Text under study –
1. INTRODUCTION
I completed the Metasploit Fundamentals module. It introduced the basics of the Metasploit Framework—covering modules, targets, payloads, sessions, Meterpreter, and Kiwi.
The module emphasized the role of Metasploit in penetration testing, vulnerability analysis, and exploit development. It also explored debates within the infosec community regarding ethical tool usage and encouraged critical thinking on best practices for newcomers to cybersecurity.
2. MODULES AND TARGETS
Metasploit modules are reusable scripts designed for specific attack vectors. The exercise involved identifying and working with the EternalRomance exploit, specifically targeting older Windows OS versions.
Targets represent system-specific configurations that adapt the chosen exploit to match OS versions or architectures.
3. PAYLOADS
A payload complements the exploit by executing code after a vulnerability is triggered—typically delivering a reverse shell or Meterpreter session. This module helped me understand how payloads are chained with exploits to establish attacker access.
4. SESSIONS
Multiple sessions can be managed simultaneously. Using the background command, I could run modules while maintaining existing connections.
Key Highlights:
-
Figure 1: Examined HTML to identify a vulnerability
-
Figure 2: Searched the vulnerability in Metasploit
-
Figure 3: Ran the module
-
Figure 4: Verified the shell and username
-
Figure 5: Found a sudo vulnerability
Additional session screenshots:
5. METERPRETER
Meterpreter is a post-exploitation payload that operates in-memory and offers powerful functionality—file system access, keylogging, webcam control, and more.
6. CONCLUSION
This was another invaluable learning experience. The Metasploit Framework simplifies what would otherwise be complex penetration testing tasks. Being able to connect all I’ve learned from earlier modules—Windows Fundamentals, Linux Fundamentals, and Web Fundamentals—into a cohesive workflow was both exciting and empowering.

Your instructions –
The write-up on the Metasploit Fundamentals module names the basics of the Metasploit Framework that the module introduced. List them all.

Data extract –
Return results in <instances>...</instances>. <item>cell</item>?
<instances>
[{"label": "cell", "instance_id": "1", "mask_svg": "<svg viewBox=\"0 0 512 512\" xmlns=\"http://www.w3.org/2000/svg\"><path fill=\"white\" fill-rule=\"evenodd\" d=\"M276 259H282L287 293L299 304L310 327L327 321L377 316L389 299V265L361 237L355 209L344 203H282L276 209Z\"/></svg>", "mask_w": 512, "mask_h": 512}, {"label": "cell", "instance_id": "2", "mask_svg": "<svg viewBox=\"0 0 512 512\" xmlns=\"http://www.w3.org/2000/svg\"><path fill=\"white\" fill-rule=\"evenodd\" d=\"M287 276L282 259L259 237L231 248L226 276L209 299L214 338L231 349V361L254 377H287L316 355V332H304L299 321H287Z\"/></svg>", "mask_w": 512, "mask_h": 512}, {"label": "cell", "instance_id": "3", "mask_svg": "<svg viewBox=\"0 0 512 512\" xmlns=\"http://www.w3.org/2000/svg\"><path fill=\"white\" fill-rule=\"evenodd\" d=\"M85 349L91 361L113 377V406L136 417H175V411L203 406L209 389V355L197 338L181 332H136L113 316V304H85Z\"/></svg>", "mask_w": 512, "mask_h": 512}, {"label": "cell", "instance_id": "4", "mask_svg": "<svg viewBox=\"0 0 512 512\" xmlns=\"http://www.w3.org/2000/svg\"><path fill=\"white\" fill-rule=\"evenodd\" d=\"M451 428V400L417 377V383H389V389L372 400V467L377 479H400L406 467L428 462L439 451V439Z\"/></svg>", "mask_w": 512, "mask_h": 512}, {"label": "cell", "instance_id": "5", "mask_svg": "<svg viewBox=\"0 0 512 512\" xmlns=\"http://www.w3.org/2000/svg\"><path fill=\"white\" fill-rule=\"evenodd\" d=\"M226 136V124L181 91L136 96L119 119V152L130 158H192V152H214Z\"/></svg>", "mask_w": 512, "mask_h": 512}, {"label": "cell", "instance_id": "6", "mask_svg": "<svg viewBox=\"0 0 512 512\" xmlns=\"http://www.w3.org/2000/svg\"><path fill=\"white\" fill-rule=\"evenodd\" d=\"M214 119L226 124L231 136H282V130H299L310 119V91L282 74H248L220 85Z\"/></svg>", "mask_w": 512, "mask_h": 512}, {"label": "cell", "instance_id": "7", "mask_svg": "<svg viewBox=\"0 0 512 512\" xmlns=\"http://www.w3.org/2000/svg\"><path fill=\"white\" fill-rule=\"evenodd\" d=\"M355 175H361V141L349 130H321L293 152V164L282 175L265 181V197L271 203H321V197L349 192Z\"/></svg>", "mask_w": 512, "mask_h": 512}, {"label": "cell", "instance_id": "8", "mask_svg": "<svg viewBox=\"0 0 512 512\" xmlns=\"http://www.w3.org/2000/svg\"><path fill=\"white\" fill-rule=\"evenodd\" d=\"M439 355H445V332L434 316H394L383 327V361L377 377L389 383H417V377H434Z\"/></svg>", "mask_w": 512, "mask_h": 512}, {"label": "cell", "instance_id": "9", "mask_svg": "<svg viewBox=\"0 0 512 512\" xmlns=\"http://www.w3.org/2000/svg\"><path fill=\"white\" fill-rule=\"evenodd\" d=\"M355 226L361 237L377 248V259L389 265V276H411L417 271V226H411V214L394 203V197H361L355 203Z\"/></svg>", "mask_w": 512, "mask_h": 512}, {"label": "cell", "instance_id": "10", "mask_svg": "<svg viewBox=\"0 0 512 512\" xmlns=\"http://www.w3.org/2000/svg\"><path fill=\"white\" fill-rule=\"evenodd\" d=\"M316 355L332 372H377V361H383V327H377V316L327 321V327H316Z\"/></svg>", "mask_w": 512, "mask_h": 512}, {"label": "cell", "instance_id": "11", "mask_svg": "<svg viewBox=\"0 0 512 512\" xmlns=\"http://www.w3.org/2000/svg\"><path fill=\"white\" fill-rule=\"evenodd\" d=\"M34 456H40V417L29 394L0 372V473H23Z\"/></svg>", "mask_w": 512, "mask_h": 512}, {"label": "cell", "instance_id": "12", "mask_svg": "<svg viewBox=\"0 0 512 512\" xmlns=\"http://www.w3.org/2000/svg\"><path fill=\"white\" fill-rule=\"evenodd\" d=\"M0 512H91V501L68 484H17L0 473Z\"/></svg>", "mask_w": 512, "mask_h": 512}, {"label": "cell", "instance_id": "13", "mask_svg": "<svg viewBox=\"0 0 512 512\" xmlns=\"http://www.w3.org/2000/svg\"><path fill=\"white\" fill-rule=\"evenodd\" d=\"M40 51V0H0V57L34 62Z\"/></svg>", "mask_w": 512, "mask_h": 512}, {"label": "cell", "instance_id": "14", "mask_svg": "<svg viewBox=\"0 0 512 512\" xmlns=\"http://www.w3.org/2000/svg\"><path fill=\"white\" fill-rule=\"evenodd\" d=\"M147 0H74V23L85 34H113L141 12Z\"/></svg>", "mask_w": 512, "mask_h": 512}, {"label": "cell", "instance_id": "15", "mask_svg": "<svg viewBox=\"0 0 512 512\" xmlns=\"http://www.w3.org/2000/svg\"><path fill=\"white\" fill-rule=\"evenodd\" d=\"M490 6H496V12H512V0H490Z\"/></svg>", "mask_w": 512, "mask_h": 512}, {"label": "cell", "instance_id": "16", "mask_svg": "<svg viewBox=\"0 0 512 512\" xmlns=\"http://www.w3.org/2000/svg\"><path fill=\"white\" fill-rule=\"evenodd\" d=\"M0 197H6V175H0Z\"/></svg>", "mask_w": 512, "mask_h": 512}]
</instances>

Response box –
modules, targets, payloads, sessions, Meterpreter, Kiwi